RECORDED DATA: Begin

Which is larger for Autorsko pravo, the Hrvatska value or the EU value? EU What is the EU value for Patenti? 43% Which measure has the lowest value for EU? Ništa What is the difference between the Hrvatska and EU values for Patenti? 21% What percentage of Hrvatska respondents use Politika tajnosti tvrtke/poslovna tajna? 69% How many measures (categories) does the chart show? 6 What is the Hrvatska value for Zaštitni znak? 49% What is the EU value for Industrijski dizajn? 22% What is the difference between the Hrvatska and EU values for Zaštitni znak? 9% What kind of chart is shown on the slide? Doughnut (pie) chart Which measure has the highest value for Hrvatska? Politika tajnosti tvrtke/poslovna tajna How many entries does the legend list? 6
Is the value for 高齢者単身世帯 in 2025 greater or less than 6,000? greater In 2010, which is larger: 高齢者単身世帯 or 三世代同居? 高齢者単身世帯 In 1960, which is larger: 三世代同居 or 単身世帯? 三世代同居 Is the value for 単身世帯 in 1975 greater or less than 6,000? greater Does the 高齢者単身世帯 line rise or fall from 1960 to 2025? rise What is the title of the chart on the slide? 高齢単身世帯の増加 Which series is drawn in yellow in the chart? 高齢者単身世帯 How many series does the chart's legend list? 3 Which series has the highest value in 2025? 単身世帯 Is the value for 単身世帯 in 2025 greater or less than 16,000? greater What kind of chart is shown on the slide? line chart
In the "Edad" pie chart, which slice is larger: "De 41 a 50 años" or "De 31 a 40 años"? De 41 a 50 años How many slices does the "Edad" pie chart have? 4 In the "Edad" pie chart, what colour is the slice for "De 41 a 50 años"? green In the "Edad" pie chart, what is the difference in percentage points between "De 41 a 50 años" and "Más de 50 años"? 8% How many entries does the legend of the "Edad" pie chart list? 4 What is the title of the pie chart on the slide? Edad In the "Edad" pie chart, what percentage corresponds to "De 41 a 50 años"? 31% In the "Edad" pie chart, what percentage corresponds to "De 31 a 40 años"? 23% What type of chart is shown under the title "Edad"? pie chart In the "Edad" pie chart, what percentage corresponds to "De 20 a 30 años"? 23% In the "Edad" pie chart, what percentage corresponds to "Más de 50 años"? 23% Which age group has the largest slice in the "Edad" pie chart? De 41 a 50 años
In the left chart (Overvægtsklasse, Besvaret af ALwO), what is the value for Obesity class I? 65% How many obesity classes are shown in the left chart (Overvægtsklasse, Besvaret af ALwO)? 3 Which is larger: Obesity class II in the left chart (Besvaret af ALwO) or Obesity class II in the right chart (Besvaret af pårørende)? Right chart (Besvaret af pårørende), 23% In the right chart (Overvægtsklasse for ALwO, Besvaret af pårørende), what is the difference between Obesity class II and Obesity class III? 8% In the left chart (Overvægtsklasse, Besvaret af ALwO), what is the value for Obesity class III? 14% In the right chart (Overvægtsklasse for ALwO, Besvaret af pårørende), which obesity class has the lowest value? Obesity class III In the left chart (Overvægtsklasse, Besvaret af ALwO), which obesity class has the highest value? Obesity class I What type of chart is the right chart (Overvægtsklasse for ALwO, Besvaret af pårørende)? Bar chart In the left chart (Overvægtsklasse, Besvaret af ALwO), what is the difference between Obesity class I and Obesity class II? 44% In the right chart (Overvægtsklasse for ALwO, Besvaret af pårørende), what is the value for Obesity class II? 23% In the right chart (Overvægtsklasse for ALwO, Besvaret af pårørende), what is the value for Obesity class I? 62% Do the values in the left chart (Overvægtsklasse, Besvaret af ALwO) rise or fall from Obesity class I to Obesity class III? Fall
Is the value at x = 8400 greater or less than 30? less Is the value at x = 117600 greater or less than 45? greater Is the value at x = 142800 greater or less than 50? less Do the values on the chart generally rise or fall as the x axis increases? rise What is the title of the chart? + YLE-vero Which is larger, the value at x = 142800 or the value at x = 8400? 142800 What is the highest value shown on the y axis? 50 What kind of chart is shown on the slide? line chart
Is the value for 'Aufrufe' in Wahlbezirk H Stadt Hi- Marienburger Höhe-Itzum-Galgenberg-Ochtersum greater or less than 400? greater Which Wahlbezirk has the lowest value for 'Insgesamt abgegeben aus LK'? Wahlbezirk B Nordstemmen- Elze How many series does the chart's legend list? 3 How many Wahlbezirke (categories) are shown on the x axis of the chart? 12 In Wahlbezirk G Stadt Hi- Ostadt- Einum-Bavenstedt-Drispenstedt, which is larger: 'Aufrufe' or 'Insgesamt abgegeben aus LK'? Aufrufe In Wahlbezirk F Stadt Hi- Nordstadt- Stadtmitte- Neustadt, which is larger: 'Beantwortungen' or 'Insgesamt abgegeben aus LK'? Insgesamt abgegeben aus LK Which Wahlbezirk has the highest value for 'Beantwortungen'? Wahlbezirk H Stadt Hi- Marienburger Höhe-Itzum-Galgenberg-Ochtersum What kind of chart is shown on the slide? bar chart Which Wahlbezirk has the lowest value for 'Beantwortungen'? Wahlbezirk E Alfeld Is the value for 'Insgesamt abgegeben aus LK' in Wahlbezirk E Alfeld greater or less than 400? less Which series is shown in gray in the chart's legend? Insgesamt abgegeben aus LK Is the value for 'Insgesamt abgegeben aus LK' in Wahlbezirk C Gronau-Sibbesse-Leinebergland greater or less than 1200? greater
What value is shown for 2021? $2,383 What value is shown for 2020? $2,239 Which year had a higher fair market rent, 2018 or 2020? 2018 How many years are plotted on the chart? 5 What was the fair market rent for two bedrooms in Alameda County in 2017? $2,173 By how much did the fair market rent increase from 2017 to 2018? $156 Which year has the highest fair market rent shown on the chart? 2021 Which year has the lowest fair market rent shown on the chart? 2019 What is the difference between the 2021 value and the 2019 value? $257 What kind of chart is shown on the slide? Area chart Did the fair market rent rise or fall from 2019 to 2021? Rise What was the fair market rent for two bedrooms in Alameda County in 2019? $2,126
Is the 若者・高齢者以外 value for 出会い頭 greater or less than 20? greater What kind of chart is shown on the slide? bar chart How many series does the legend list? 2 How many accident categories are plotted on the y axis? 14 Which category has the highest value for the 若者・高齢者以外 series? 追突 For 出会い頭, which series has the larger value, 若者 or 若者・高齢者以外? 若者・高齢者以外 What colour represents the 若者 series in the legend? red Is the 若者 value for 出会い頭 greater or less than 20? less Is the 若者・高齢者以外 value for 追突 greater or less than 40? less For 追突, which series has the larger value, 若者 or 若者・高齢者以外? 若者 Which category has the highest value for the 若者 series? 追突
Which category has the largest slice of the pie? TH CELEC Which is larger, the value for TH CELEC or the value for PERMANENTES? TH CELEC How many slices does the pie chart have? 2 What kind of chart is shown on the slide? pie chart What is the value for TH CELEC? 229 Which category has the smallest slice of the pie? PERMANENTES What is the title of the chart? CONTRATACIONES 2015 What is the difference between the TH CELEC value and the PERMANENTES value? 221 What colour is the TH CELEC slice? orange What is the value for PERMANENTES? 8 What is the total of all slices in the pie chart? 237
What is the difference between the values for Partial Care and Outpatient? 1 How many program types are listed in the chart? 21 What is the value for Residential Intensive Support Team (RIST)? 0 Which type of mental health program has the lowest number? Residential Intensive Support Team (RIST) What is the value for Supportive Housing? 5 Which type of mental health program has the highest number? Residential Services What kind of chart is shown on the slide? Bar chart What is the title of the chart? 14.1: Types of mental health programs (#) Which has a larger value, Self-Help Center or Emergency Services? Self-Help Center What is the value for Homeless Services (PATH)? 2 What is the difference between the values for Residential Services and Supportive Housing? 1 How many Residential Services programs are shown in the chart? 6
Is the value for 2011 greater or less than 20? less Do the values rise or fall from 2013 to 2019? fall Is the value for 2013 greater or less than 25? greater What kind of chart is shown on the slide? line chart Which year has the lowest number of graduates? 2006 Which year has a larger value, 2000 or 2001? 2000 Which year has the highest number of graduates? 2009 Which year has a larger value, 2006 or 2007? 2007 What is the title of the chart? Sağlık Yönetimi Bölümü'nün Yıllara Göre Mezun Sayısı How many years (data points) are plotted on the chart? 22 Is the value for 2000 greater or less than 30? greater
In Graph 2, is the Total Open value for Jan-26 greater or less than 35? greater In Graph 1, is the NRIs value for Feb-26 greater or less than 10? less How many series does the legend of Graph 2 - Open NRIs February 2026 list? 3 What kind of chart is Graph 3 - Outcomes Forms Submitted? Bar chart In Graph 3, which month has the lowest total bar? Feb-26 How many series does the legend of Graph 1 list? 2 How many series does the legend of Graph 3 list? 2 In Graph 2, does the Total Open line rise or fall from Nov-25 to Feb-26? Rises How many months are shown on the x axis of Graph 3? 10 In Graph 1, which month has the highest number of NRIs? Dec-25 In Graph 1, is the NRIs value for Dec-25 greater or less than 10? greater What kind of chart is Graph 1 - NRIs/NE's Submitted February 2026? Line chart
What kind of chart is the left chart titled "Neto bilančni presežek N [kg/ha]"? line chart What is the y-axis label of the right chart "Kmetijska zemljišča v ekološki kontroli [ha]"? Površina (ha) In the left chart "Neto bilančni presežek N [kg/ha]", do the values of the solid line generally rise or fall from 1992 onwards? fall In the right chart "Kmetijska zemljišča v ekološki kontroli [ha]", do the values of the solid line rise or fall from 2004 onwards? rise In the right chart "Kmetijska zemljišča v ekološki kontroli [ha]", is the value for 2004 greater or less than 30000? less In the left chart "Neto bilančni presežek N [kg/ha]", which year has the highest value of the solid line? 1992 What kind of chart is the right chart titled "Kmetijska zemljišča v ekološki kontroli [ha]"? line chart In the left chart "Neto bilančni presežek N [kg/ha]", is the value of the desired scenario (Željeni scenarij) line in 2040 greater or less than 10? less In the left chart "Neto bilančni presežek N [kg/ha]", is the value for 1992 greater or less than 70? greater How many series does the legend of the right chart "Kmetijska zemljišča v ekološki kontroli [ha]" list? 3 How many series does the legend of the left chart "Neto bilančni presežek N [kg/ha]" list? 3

RECORDED DATA: End

• EXERCISE DETAILS:
Which rows above contain the word "percentage"? Locate each of them and copy it in full.

• TASK ANSWER:
Which is larger for Autorsko pravo, the Hrvatska value or the EU value? EU What is the EU value for Patenti? 43% Which measure has the lowest value for EU? Ništa What is the difference between the Hrvatska and EU values for Patenti? 21% What percentage of Hrvatska respondents use Politika tajnosti tvrtke/poslovna tajna? 69% How many measures (categories) does the chart show? 6 What is the Hrvatska value for Zaštitni znak? 49% What is the EU value for Industrijski dizajn? 22% What is the difference between the Hrvatska and EU values for Zaštitni znak? 9% What kind of chart is shown on the slide? Doughnut (pie) chart Which measure has the highest value for Hrvatska? Politika tajnosti tvrtke/poslovna tajna How many entries does the legend list? 6
In the "Edad" pie chart, which slice is larger: "De 41 a 50 años" or "De 31 a 40 años"? De 41 a 50 años How many slices does the "Edad" pie chart have? 4 In the "Edad" pie chart, what colour is the slice for "De 41 a 50 años"? green In the "Edad" pie chart, what is the difference in percentage points between "De 41 a 50 años" and "Más de 50 años"? 8% How many entries does the legend of the "Edad" pie chart list? 4 What is the title of the pie chart on the slide? Edad In the "Edad" pie chart, what percentage corresponds to "De 41 a 50 años"? 31% In the "Edad" pie chart, what percentage corresponds to "De 31 a 40 años"? 23% What type of chart is shown under the title "Edad"? pie chart In the "Edad" pie chart, what percentage corresponds to "De 20 a 30 años"? 23% In the "Edad" pie chart, what percentage corresponds to "Más de 50 años"? 23% Which age group has the largest slice in the "Edad" pie chart? De 41 a 50 años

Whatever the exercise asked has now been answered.